To verify indel frequencies and dsODN insertion rates at the targeted sites, we employed barcoded PCR, as previously detailed25. Using 200 ng of genomic DNA per reaction, we amplified regions spanning 200-280 bp around the target sites. The KAPA HiFi DNA polymerase was utilized for amplification, and the resulting samples were sequenced with a 150 bp paired-end Illumina platform. Data demultiplexing and analysis were conducted using Seqkit and Barcode-splitter48. The editing frequencies and dsODN insertion rates were quantitatively assessed with CRISPResso225,49. Relevant PCR primer sequences are provided in Supplementary Data 5.

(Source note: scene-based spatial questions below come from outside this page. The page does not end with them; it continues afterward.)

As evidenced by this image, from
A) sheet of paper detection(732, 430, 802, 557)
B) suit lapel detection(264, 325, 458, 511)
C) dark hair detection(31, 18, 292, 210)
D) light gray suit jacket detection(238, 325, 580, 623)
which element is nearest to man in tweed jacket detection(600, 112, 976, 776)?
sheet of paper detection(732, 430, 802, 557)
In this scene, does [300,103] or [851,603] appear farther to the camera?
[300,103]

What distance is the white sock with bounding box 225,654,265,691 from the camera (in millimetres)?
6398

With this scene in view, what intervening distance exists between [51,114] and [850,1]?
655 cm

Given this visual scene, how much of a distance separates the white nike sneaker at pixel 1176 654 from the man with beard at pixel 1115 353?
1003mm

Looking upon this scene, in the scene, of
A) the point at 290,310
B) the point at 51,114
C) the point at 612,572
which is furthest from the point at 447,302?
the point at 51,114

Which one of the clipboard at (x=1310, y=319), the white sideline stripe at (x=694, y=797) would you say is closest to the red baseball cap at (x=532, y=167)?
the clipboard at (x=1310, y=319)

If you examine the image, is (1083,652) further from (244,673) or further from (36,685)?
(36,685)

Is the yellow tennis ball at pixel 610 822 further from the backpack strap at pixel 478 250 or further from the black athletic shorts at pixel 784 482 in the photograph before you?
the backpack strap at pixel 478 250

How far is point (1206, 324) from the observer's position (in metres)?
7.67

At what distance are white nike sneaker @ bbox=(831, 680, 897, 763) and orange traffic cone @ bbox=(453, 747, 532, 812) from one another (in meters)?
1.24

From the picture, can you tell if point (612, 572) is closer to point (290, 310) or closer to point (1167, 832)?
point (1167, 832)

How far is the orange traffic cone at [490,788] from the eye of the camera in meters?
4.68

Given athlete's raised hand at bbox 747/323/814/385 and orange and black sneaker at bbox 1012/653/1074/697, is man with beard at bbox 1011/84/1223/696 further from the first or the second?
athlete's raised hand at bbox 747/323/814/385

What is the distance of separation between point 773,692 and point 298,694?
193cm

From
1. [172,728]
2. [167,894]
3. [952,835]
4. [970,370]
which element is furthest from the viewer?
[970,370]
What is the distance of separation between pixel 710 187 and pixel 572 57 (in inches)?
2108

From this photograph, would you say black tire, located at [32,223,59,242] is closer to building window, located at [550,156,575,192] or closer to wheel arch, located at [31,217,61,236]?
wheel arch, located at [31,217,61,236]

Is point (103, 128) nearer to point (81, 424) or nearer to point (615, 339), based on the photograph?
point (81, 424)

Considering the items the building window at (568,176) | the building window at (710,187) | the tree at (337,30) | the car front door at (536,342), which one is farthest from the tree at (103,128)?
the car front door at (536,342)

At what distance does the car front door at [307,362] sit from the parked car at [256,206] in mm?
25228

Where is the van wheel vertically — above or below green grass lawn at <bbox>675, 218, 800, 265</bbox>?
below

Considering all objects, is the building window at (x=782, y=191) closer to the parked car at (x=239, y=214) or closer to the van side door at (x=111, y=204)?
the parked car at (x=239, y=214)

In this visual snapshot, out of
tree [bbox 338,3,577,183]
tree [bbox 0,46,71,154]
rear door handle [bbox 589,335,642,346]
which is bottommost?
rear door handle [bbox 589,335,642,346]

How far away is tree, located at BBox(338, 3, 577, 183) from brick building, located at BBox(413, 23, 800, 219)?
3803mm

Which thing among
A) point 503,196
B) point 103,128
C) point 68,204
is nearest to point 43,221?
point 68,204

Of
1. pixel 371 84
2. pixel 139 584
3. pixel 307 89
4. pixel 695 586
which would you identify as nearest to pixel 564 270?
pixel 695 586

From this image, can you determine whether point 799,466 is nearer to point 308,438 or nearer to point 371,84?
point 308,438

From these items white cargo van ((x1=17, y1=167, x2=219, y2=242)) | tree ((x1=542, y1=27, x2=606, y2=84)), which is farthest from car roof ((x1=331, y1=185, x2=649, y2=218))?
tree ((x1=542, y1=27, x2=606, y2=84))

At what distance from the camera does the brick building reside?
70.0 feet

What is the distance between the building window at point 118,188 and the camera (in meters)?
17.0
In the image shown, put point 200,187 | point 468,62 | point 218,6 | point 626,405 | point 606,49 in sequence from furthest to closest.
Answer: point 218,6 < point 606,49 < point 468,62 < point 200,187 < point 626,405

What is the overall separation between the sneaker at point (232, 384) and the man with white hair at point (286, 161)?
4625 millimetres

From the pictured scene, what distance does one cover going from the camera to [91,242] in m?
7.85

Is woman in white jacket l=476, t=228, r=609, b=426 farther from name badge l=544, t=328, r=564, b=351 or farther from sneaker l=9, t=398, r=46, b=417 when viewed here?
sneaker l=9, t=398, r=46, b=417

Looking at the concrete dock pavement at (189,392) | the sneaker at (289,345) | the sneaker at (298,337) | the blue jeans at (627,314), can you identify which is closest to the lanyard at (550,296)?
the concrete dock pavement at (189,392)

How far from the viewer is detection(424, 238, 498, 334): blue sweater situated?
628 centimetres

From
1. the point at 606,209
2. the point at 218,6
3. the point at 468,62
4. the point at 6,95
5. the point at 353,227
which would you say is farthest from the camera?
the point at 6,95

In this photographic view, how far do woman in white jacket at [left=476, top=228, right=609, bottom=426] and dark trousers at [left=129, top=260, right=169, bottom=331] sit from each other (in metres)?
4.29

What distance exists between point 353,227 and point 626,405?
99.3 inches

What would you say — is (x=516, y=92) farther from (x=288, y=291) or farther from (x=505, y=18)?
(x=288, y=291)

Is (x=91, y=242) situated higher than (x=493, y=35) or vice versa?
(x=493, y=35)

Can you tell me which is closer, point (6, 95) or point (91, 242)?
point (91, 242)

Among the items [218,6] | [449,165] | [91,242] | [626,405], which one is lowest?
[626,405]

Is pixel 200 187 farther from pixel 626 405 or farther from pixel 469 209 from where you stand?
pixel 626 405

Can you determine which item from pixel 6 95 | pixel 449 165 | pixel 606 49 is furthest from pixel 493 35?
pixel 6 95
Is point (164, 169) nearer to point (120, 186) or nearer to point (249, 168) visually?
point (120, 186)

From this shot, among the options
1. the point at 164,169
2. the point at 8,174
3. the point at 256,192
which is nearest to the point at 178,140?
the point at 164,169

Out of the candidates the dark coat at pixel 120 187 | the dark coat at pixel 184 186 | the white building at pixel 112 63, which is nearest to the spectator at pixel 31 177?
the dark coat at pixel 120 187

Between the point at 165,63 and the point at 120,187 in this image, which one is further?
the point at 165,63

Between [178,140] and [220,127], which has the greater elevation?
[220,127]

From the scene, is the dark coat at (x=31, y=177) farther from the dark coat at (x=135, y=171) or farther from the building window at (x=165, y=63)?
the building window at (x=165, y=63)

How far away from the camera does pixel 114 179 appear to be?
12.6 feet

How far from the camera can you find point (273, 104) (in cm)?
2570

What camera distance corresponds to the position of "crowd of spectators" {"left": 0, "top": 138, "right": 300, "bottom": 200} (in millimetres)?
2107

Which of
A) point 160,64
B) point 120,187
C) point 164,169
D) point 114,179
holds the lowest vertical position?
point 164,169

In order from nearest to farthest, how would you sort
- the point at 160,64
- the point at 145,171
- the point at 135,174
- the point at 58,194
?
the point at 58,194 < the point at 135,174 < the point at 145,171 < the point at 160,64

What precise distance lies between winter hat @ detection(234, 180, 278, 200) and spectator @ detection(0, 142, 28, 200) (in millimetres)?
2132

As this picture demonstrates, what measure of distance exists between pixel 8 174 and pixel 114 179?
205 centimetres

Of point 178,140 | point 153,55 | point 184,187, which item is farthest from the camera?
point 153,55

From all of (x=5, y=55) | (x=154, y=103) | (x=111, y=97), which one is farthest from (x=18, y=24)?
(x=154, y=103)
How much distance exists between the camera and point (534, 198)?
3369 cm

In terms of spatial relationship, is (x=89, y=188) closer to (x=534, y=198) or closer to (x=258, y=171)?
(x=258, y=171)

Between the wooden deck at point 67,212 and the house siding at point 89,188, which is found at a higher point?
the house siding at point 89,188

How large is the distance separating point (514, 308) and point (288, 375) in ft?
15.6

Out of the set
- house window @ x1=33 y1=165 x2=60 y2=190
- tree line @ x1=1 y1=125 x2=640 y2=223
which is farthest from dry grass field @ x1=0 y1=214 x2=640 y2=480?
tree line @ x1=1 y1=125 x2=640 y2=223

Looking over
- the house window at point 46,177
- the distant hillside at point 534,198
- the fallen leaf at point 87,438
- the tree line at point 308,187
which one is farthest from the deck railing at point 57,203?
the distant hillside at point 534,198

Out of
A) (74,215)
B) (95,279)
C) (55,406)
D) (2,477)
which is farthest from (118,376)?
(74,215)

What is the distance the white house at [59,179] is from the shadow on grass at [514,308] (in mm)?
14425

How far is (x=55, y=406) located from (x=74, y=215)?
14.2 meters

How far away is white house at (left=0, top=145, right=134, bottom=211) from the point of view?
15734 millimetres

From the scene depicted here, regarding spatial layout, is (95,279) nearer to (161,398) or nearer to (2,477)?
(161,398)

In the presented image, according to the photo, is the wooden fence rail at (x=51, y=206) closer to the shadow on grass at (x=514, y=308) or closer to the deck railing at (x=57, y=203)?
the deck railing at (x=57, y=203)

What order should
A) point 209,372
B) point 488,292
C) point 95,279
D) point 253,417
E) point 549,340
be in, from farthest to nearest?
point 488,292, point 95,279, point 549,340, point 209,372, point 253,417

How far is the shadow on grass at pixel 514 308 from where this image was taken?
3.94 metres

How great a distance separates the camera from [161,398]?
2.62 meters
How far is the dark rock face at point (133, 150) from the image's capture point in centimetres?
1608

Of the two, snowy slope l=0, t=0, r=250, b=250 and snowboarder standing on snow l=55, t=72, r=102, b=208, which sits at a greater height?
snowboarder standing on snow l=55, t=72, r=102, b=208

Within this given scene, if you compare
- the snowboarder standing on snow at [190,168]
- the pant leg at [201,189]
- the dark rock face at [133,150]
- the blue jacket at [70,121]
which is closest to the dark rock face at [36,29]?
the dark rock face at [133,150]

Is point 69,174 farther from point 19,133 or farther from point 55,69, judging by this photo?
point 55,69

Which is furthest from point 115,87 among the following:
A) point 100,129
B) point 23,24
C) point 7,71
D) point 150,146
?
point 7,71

dsODN insertion rate analysis

A proprietary algorithm was developed to quantify dsODN insertion frequencies post-demultiplexing of sequencing data. Reads bearing target sequences were earmarked for further evaluation. Those lacking dsODN insertions were categorized as ‘unedited’, while those featuring insertions were extracted via the grep command for ‘edited’ categorization. We applied specific criteria to differentiate between single and double dsODN insertions: for 34 bp dsODNs, reads exceeding the reference sequence length by 29-49 bp indicated a single insertion, and an increase of 64–84 bp suggested a double insertion. Similarly, for 39 bp dsODNs, a length excess of 34-54 bp denoted a single insertion, whereas an extension of 69–89 bp was indicative of double insertions. The insertion frequency was deduced by summing the counts of reads exhibiting either one or two dsODN insertions.

For assessing full-length dsODN insertions, reads were analyzed for the presence of either the 34 or 39 nt oligos in their entirety, in both forward and reverse orientations. Full-length dsODN insertion rates were calculated by dividing the tally of reads with complete insertions by the aggregate of reads with any insertions, including those with truncated oligos.

The Python script for this analytical algorithm is an integral part of the OliTag-seq software suite, ensuring a streamlined process for users.

Statistics analysis

Data analysis was performed using GraphPad Prism 8.0.1 software. Normal distribution was assumed for all data, and statistical significance was evaluated with paired or unpaired two-tailed Student’s t tests. Results are presented as mean ± SEM, and P values less than 0.05 were considered statistically significant.

Statistics and reproducibility

The experimental design and statistical methodologies applied across various data analyses in this study are detailed within respective sections of the results and methods. Specifically, for OliTag-seq, a minimum of three independent biological replicates were utilized, encompassing different target sites across various cell lines. Statistical significance was assessed using paired two-tailed Student’s t tests, with significance levels annotated via adjusted p-values.

Reporting summary

Further information on research design is available in the Nature Portfolio Reporting Summary linked to this article.